_READING PASSAGE_.

This application note demonstrates how to collect Rds (on) measurement data from a power MOSFET device by using a pulsed current sweep to test up to 100A (see Figure 1); however, it can be easily modified for use in other applications. The document is divided into three sections: theory, implementation, and example.

### Theory

Kirchhoff's Current Law says that the sum of the currents entering a node is equal to the sum of the currents leaving the node. In Figure 2, two current sources representing SMUs and a device under test (DUT) are connected in parallel.

In Figure 2, we can see that two currents, I1 and I2, are entering Node A and a single current, IDUT, is leaving Node A. Based on Kirchhoff's Current Law we know that:

IDUT = I1 + I2

This means that the current delivered to the DUT is equal to the sum of the currents flowing from each SMU. With two SMUs connected in parallel, we can deliver to the DUT twice the amount of current that can be delivered by a single SMU. Using this method with two Model 2651As, we can deliver up to 100A pulsed.

### Implementation

In order to create a current source capable of delivering more current than a single SMU can provide, we put two SMUs, both configured as current sources, in parallel. Below is a quick overview of what needs to be done to successfully combine two Model 2651As so that together they can source up to 100A pulsed. The following sections explain each item in detail.

1. Use two Model 2651As, running the same version of firmware.
2. Use the same current range for both SMUs.
3. Use the same regions of the power envelope (Figure 3) for both SMUs.
4. Use 4-wire mode on both SMUs with Kelvin connections placed as close to the DUT as possible.
5. Use the Keithley supplied cables. If this is not possible, ensure your cabling matches the specifications of the Keithley-supplied cable.
6. Set the voltage limit of both SMUs. (When the output of an SMU reaches its voltage limit, it goes into compliance.) The voltage limit of one SMU should be set 10% lower than the other SMU.
7. Select the output off-mode of each SMU. This determines whether an SMU will function as a voltage source set to 0V or as a current source set to 0A when the output is turned off. When two SMUs are functioning in parallel as current sources:
• The SMU with the lower voltage limit should have its output off-mode set to NORMAL with the off function set to voltage, and
• The SMU with the higher voltage limit should have its output off-mode set to NORMAL with the off function set to current.

### Identical Model

Both SMUs MUST be the same model, the Model 2651A. This ensures that if the SMUs are forced into a condition in which one SMU must sink all of the current from the other SMU, the SMU that is sinking is capable of sinking all the current. For this reason, combining different model SourceMeter instruments in parallel is NOT recommended. In addition, both SMUs should be running the same version of firmware to ensure that both SMUs perform the same.

_DATA SHOWN_.
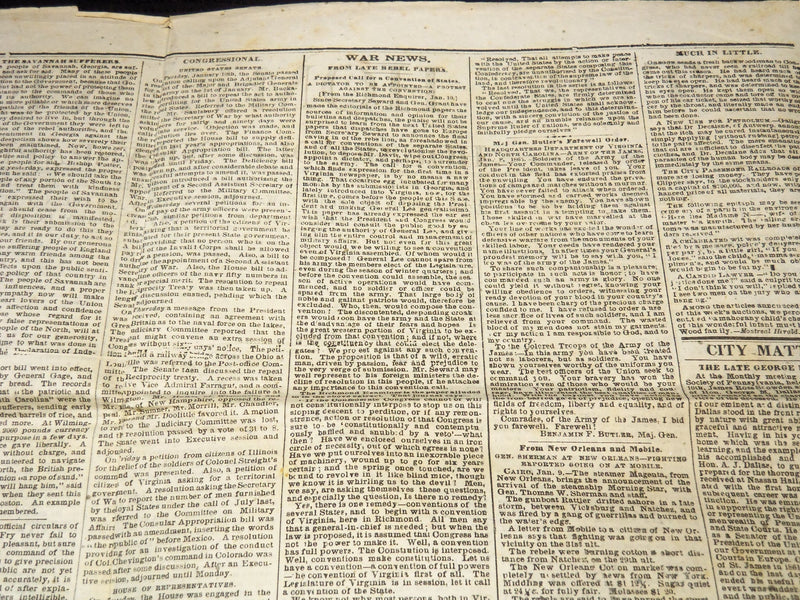 1865 JANUARY 18 THE HOME WEEKLY NEWSPAPER - CIVIL WAR COVERAGE - NP 8992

_WHAT YOU NEED TO DO_.
• a. Decide whether each statement agrees with the application note on combining two SMUs, answering yes or no and quoting the words from the application note that settle it: (i) the voltage limit of one SMU should be set 10% lower than that of the other; (ii) combining different model SourceMeter instruments in parallel is recommended; (iii) both SMUs should be used in 2-wire mode.
• b. Resume the application note on combining two SMUs, starting after its last sentence.
The data come from a different source than the application note on combining two SMUs.

_RESPONSES TO THE TASKS_.
• a.
(i) Yes: "The voltage limit of one SMU should be set 10% lower than the other SMU."
(ii) No: "combining different model SourceMeter instruments in parallel is NOT recommended."
(iii) No: "Use 4-wire mode on both SMUs with Kelvin connections placed as close to the DUT as possible."

• b.
### Source Current Range

Both SMUs should be set to the same source current range. How an SMU responds to a change in current level can vary with the current range on which it is being sourced. By configuring both SMUs to source on the same current range, both SMUs will respond similarly to changes in current levels. This reduces the chances for overshoots, ringing, and other undesired SMU-toSMU interactions.

### Region of Power Envelope

Both SMUs should be configured to operate in the same region of the power envelope (see Figure 3). In order for one SMU to sink all the current of the other SMU, the sinking SMU must be operating in an equivalent region of the power envelope as the sourcing SMU.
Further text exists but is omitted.